Text section
——

The United States has a lithium supply problem. Nearly every major automaker has announced a transition to electric vehicles, Tesla delivered almost one million cars in 2021, and electric vehicle companies like Rivian and Lucid are rolling new models off the line.
In order to power all of these EVs, we will need batteries, lots of them. Electric vehicle growth will be responsible for more than 90% of demand for lithium by 2030, according to Benchmark Mineral Intelligence. But lithium is also in our phones, computers, ceramics, lubricants, pharmaceuticals, and is essential for solar and wind energy storage. This vital mineral in rechargeable batteries has earned the name “white gold” and the rush is on.
But today, the U.S. is far behind, with only 1% of global lithium being mined and processed in the U.S., according to the USGS. More than 80% of the world’s raw lithium is mined in Australia, Chile, and China. And China controls more than half of the world’s lithium processing and refining and has three fourths of the lithium-ion battery megafactories in the world, according to the International Energy Agency. There is only one operating lithium mine in the U.S., Albemarle’s Silver Peak, Nevada.
But that could be changing. Last June, the Biden administration released a blueprint for jumpstarting domestic lithium production and refining as well as battery manufacturing, and set a national EV sales goal of 50% by 2030.

——

Provided information

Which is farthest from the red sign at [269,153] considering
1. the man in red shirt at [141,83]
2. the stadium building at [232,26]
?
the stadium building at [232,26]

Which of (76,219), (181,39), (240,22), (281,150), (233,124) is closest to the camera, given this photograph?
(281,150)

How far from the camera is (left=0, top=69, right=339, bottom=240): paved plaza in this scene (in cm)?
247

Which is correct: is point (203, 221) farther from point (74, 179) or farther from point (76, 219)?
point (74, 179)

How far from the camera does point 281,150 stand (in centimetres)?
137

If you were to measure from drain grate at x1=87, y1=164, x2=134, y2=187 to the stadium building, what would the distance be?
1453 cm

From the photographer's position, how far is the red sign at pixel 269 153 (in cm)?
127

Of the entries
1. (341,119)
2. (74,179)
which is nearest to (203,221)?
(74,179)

——

Questions to answer
[a] According to the passage on U.S. lithium supply, what is the only lithium mine currently operating in the United States?
[b] Extend the passage on U.S. lithium supply, picking up right after its final paragraph.

Response list
[a] Albemarle's Silver Peak mine in Nevada.

[b]
And there are several domestic lithium projects in the works in Nevada, North Carolina, California and Arkansas, to name a few.
Controlled Thermal Resources is developing a lithium project at the Salton Sea in California. Last summer, GM announced a multi-million-dollar investment in Controlled Thermal Resources, and has secured first rights to purchase the domestically produced lithium for its EVs.
Piedmont Lithium wants to revive an old lithium mining area in North Carolina, near Charlotte. Piedmont signed a deal in 2020 to supply Tesla with lithium sourced from its deposits there, but the project has hit delays due to permitting.
Lithium Americas plans an open-pit mine at Thacker Pass, which is located about 200 miles north of Reno, Nevada, and is one of the largest lithium reserves in the U.S.
But no one wants a mine in their backyard, and Thacker Pass and other projects have been plagued with lawsuits and opposition from environmentalists, permitting delays and opposition from Native American tribes in the area.